В общем из двух комнат у семьи с тремя детьми сумели отнять только одну.
В оставшейся я потом и вырос.
И прожил полвека.
И потому что-что, а за квартиру долгов не было.
Голодать доводилось.
Лето на одном зеленом луке было.
Долги были непрерывные жуткие страшные.
Но за квартиру всегда точно, полно и вовремя!
Сами теперь решайте: до стихов ли ей было?
Умерла в сорок лет Рона – старшая сестра, поднимавшая их с 1938 по 1946-ой.
В 1968-ом умерла её мама в возрасте 69 лет.
Два подростка сына.
Я каждое лето «подрабатывал» по три месяца.
Но это не спасало.
Я мечтал: вырасту, заработаю много денег и все принесу маме.
Я вырос.
Случалось, я привозил ей много денег.
Но Серёжа – мой братик – с пятнадцати лет «ходил» по зонам и мама все ждала его от отсидки до отсидки, и все деньги теперь уходили в эти его блуждания как в чёрную дыру.
И мои деньги не спасали ситуации.
Да и у меня были свои большие проблемы и свои борьбы и свои войны.
В общем по существу я так и не смог реализовать свою детскую мечту.
И получилось так, что отдельно шла наша «обычная» жизнь, а параллельно и независимо от первой шла наша внутренняя поэтическая жизнь.
Я писал «в стол» песни, мама писала «в стол» стихи.
Но клуб Зингры не распадался и после её смерти.
Местом поэтических сходок часто становилась наша комната.
Та самая.
Отвоеванная в 1938-ом.
В последние годы мама крепко задружилась с поэтом Рутминским.
Собиралась и поэтическая тусовка в Горном при активном участии Саши Шорина.
В ней активно участвовал мамин однокурсник Кузин.
Вообще уральская поэтическая элита включала в себя несколько сот блестящих поэтов.
О них надо бы написать обзор отдельно.
Из молодых талантов отмечу сразу выделенный мамой дар Бориса Рыжего.
Понятно что все свердловские поэты знали маму и она знала практически всех.
В последние года она всё чаще делилась со мной своими поэтическими находками.
Её всё больше увлекали глубокие философские идеи.
Мне – философу с раннего детства – было удивительно наблюдать, как мама всё больше и больше увлекалась именно философской поэзией.
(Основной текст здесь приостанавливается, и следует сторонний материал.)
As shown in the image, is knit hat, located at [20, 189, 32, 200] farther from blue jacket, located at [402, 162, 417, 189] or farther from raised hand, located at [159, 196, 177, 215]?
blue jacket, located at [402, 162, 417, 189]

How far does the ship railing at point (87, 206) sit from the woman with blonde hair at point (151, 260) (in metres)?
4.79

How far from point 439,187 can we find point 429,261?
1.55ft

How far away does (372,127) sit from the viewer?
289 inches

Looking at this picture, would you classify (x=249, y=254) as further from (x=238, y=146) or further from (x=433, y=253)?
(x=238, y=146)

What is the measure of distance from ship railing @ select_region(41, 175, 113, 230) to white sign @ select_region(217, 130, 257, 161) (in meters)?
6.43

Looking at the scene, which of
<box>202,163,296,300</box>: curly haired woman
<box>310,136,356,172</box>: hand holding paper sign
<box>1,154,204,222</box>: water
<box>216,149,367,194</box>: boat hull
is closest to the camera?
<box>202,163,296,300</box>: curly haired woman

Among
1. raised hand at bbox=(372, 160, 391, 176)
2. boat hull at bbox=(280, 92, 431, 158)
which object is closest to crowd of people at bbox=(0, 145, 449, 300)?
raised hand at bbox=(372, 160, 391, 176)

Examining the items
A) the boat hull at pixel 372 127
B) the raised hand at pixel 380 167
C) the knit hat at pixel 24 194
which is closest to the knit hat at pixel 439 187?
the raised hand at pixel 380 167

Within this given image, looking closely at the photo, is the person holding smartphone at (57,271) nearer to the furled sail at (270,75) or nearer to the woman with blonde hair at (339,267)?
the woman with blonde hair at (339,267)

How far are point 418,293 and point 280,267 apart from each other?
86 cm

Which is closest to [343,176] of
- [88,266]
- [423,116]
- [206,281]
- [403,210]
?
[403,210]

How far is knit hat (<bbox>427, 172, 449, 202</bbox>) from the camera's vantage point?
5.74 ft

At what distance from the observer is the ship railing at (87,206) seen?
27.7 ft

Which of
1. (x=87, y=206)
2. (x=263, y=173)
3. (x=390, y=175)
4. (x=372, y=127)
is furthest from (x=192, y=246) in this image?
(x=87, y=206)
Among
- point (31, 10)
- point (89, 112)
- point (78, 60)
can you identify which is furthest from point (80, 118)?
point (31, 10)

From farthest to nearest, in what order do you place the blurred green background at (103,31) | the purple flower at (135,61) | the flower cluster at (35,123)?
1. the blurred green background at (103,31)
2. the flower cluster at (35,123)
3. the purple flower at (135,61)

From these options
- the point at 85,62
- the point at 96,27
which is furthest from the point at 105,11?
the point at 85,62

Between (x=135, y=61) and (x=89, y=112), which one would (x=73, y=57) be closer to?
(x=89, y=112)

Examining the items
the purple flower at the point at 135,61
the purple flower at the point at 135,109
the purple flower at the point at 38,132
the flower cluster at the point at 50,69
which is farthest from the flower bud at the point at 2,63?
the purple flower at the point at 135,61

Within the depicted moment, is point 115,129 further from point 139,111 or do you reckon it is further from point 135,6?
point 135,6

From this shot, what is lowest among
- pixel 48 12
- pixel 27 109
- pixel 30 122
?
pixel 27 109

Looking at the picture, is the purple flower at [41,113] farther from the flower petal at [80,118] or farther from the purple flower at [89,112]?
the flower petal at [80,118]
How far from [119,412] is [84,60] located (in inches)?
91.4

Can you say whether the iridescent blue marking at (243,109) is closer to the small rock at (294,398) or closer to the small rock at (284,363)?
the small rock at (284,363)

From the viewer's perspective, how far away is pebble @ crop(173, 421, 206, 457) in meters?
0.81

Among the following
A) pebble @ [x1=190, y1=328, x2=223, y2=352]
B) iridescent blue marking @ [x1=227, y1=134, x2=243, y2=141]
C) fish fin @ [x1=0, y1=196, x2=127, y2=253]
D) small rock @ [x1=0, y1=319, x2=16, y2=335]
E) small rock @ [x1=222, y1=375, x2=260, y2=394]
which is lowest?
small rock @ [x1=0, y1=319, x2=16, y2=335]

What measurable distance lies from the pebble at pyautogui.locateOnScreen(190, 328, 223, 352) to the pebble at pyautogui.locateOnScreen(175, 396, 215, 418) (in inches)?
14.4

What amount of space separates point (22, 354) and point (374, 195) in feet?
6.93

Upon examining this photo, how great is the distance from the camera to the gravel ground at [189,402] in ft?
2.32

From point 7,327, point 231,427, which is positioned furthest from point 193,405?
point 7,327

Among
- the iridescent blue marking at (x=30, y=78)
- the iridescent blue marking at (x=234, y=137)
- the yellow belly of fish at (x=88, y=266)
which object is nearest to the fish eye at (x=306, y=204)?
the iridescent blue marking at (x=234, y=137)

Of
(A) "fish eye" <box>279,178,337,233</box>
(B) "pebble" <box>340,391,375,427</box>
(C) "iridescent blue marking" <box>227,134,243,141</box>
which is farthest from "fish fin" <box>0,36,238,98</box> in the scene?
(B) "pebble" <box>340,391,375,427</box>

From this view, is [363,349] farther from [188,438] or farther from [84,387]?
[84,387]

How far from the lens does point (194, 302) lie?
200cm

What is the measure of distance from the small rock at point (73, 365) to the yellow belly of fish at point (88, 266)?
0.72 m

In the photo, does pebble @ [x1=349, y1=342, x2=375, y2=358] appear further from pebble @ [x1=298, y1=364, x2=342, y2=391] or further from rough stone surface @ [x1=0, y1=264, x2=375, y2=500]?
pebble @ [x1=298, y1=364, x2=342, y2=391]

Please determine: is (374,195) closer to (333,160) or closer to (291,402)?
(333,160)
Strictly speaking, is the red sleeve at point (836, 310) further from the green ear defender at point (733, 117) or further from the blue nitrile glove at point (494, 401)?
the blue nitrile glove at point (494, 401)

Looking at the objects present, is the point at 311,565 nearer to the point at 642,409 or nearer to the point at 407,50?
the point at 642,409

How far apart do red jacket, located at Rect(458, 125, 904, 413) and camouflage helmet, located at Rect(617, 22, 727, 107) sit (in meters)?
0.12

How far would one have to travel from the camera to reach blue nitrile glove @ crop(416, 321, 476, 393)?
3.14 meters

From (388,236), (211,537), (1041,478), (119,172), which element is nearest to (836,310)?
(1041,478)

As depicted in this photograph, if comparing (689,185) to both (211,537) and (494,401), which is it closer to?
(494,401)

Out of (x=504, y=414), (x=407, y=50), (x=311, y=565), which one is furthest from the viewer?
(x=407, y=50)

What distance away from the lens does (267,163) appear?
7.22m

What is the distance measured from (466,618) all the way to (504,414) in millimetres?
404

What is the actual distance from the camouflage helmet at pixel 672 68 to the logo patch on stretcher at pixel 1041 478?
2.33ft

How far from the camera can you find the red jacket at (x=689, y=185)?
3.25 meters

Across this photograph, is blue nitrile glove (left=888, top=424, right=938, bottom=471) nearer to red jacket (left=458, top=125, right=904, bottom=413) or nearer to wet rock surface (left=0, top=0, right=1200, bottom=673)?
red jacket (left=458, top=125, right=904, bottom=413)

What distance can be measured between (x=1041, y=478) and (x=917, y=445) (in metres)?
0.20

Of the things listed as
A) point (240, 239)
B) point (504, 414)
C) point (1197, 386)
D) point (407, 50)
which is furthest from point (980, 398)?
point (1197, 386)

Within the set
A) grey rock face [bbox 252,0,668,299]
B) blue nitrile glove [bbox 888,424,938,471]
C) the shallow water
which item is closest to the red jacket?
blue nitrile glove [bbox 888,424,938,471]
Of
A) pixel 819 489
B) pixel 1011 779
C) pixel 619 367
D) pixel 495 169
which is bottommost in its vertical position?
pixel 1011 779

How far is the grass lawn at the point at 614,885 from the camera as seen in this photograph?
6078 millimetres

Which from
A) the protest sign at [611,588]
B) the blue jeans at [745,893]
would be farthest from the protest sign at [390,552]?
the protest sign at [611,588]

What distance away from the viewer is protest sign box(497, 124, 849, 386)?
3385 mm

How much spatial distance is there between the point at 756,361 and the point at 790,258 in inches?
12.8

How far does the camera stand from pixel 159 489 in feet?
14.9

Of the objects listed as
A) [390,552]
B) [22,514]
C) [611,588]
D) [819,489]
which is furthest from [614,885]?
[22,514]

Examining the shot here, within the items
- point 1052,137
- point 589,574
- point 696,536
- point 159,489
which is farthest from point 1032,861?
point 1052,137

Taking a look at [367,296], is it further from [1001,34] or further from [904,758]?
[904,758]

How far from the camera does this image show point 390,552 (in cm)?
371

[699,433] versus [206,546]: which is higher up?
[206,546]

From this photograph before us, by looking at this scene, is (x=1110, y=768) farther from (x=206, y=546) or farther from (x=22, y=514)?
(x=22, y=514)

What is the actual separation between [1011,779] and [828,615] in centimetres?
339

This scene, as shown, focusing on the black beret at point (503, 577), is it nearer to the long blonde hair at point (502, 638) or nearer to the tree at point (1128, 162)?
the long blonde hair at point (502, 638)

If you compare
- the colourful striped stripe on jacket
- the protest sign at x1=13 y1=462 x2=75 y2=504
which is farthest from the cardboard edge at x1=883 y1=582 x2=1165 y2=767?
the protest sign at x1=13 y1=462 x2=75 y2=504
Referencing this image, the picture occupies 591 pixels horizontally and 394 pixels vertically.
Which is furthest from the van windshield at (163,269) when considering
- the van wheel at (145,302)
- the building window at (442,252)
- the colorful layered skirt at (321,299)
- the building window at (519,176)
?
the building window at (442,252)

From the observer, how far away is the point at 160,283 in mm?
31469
Сейчас я испытываю наверное те же состояния.
Словно предвестник неизбежного открывает человеку на излёте дней и часов самые замечательные свои самоцветы.
Эти бриллианты строк, эти сверкающие алмазы мыслей и чувств.
Мама увлеклась этим процессом «собирания камней».
И уснула.
В день рождения своего младшенького.
21 октября 2004 года в восемь часов сорок минут утра.
Мгновенно.
Сердце поэтессы остановилось, когда она просто прилегла отдохнуть среди ковра из своих двадцати кошек.